TO DO.
1. According to the Butte Creek Falls article, how many acres did the Beachie Creek fires scorch?
2. Write the next part of the Butte Creek Falls article, picking up after its final sentence.

Oregon opens Butte Creek Falls recreation area | Pets, Animals and Nature

The Butte Creek Falls State Forest recreation area is reopening for the first time since the 2020 Oregon wildfires starting Friday, the Oregon Department of Forestry announced Monday. The area was closed mainly for safety reasons while ODF did post-fire timber harvesting and removed roadside hazardous burned and dead trees, an agency statement reads.

Here is the full announcement from ODF:

ANTIAM STATE FOREST, Ore. – The Oregon Department of Forestry (ODF) is reopening one of the true gems of the state forests’ recreations areas, Butte Creek Falls, on June 21.

The drive into the recreation area goes though ridges and valleys of burned and blacken trees from the 2020 fires.  The deadly Beachie Creek fires killed several people, destroyed homes and scorched more than 400,000 acres.  However, near the recreation area the trees turn green and the area around the upper and lower waterfalls are lush and untouched by fire.

“We were really fortunate the fires skipped over this area,” said Joe Offer, ODF’s Recreation Program Manager.  “The trailhead and the paths to the two sets of falls are open, so is the camping area and the 100-yard shooting range.”

DATA SECTION.

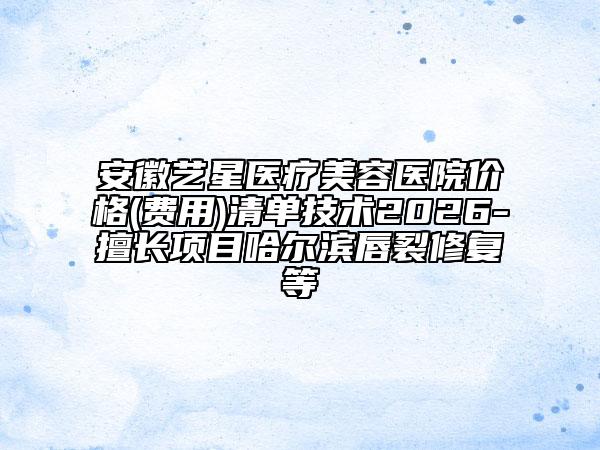 安徽藝星醫(yī)療美容醫(yī)院價(jià)格(費(fèi)用)清單技術(shù)2026-擅長項(xiàng)目哈爾濱唇裂修復(fù)等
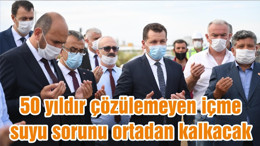 50 yıldır çözülemeyen içme suyu sorunu ortadan kalkacak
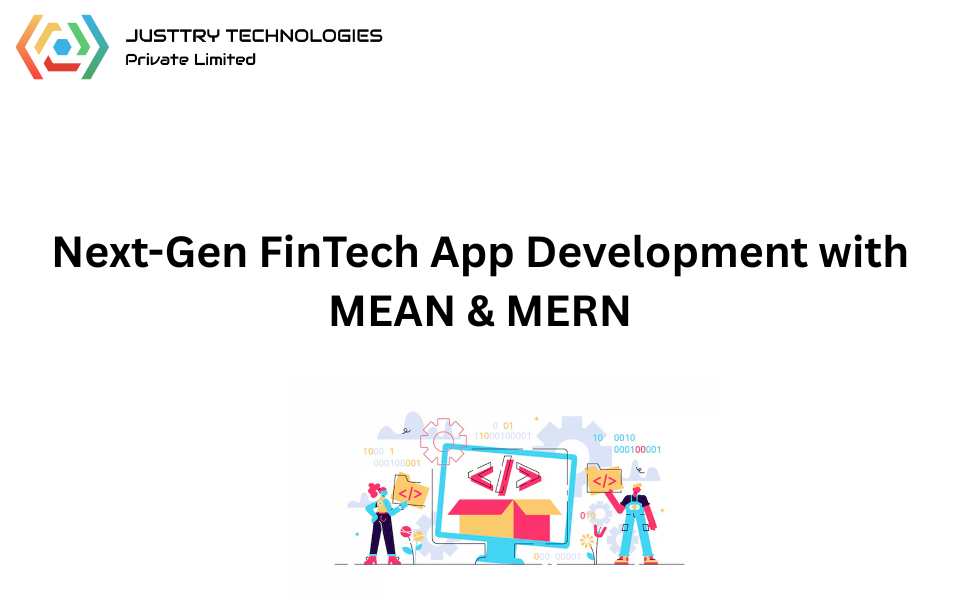 Next-Gen FinTech App Development with MEAN & MERN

ANSWERS TO EACH TASK.
1. More than 400,000 acres.

2.
ODF recreation staff and work crews from the South Fork Forest Camp (A jointly run facility by ODF and the Department of Corrections) and the DOC’s Santiam Correctional Institute have been working hard to get the area open after being closed for nearly four years.

“There was a lot of vegetation and debris on the trails,” said Offer.  “But thanks in large part to the adults in custody crews they are cleared and just last week they repaired one of the foot bridges.  The crew had to transport the lumber, tools, and a generator down the trails to get the job done.”

Another major improvement was made after the 2020 fires but is just now opening.

“The 100-yard shooting range was a joint project with Trash No-Land,” said Offer.  The non-profit dedicated to responsible target shoot works to improve safety and reduce fire risks at dispersed ranges across the state.  Funding for the improvements came from the NRA’s Public Range Fund. The range is located on Butte Creek 615 Road just off the Butte Creek Mainline Road. A new gravel backdrop, concrete barriers at approximately 100-yards, parking and new informational signs were all part of the improvements at the former gravel pit.

Most people head straight to the trailhead that has parking for five or six vehicles while there are three campsites for tents at the campground. There is also additional parking at the campground with a connector trail to the main trail that goes to the falls.

“Our future plan is to expand both parking areas, the campground and offer additional camping opportunities within this northern block of the Santiam,” said Offer.  “But right now we just wanted to get everything open then start working on new improvements.”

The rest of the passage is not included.